An Old Way to Battle Fast Fashion
I never got my clothes altered growing up. I also wasn’t as much of a consumer then as I am now, and I just wore whatever I had and whatever was given to me as it was. As an adult, I’ve started shopping waaaaay more than I ever thought I would. And, I’ve become aware of how those shopping habits are impacting the planet negatively.
I mostly buy clothes online, so I rarely get to try things on before committing. I’m also a bargain hunter, 90% of the time the stuff I’ve bought is on sale, and non-refundable. Result? I’ve gotten my share of clothes that kind of/sort of fit. At least enough to be wearable, but are nothing like what I’d imagine. I mostly wear them out of guilt for having bought them, and am constantly disappointed at how badly they fit me. So I made the simply choice get getting my clothes altered.
What I Got Altered: the shorts
These were THE shorts. My mind could never dream up a more adorable pair of shorts if I spent a million years trying. They were going FAST on the sale, and they only had a size 8 left. No big deal, I’m usually a size 6 but I never buy shorts from Topshop in that size because my bum won’t fit in them, so a size 8 made sense. Right? Wrong. As soon as I tried them on, I realized they were a good few inches too big around the waist, but fit perfectly around the bum and thighs. The biggest issue was that they fell down to sit on my hips rather than hugging my waist, which made them look frumpy and misshapen. I only wore them a few times, and constantly had my hands in my pockets to hold them up.
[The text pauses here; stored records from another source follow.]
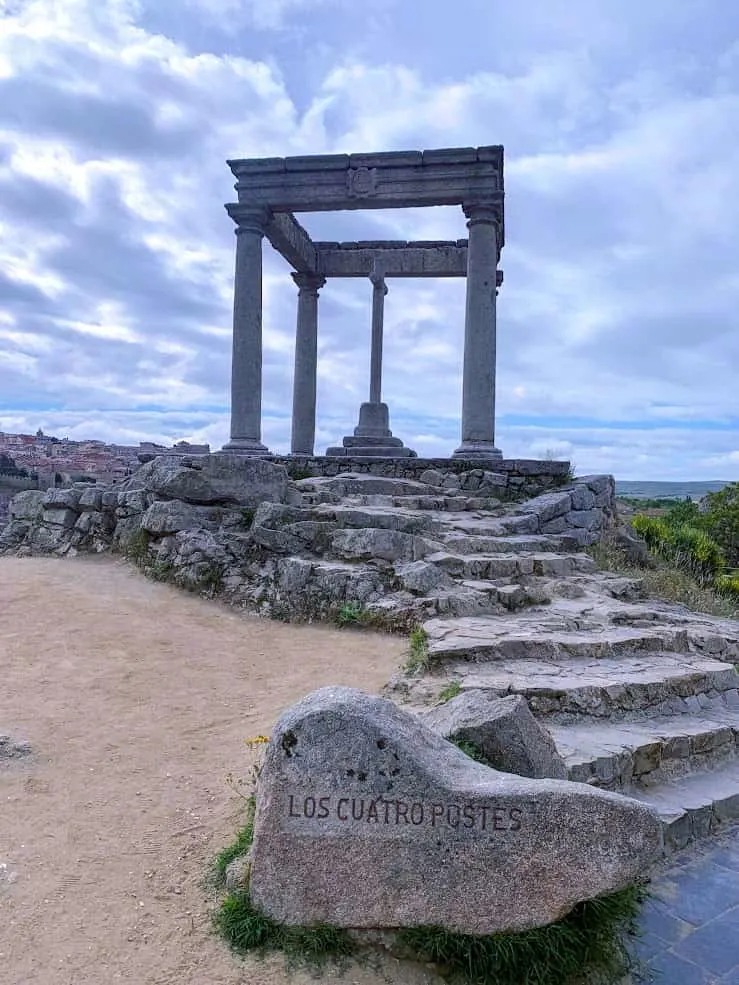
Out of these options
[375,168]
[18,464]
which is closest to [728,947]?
[375,168]

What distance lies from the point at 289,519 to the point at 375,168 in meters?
7.88

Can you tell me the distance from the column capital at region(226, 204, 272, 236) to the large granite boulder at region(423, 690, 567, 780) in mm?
12569

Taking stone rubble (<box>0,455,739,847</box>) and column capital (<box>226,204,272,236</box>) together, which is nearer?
stone rubble (<box>0,455,739,847</box>)

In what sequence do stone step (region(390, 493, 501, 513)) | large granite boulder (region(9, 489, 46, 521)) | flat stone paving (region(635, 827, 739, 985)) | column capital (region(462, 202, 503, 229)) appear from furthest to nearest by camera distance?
column capital (region(462, 202, 503, 229))
large granite boulder (region(9, 489, 46, 521))
stone step (region(390, 493, 501, 513))
flat stone paving (region(635, 827, 739, 985))

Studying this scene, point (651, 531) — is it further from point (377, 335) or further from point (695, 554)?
point (377, 335)

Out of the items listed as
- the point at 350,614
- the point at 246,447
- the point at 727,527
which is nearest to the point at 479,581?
the point at 350,614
Looking through my closet, I found this beautiful pink satin dress that I had worn just once, to my history formal in second year. I had to tape my boobs up when I wore it because the chest didn’t fit right. Then, I loaned it to a friend to wear and she had broken the strap. Even though it’s perfect for a wedding, I couldn’t wear it with the beat up strap, and I’m over taping my boobs. Solution? Get. It. Altered.
I brought both my gingham shorts and my pink satin dress in to the seamstress and had them altered. I now have two pieces of clothing that fit me like a glove, and that I know I will love until the day I die. The shorts were taken in at the back and fit perfectly around my waist now, not too snug, but they don’t fall down anymore. It only cost $12 CAD to have them done, so all in all it cost me around $50 to get super stylish, perfect fitting gingham shorts.
They were taken in along the waist and two darts were put in at the back. This means I can always have them taken back out again, so I’ll never have to get rid of them!
The dress was too roomy and I couldn’t wear it without taping my boobs into place. Talk about uncomfortable.
The dress was taken in along the top of each side of the chest. Now, I can wear it without a bra! It’s super comfortable and even more flattering. The strap was fixed and looks as good as new. The alterations cost around $25, and the dress was $70 from ASOS. This brings the total to STILL under $100 for this dress! Craziness!
Why you should get clothes altered
Getting clothes altered is usually very affordable. And, honestly, I can’t put a price on a tailored fit. My only advice is… If you’re going to dish out some extra cash, make sure the item is going to last a good while, use the 30 wears rule. If something is calling out to you, and you know you’re going to wear it a ton annnnd it’s going to last all those wears, it’s generally worth another $30 to get it to fit you how you want.
From now on, I’ll always ask myself if it would be better to have something altered or fixed, before donating it and buying myself a newer version.
Next up: should I be taking my shoes to a cobbler to get them fixed up, rather than throwing them away and buying new ones? I’m particularly worried about replacing my oxfords…… updates to follow (but please give me advise if you use a cobbler!).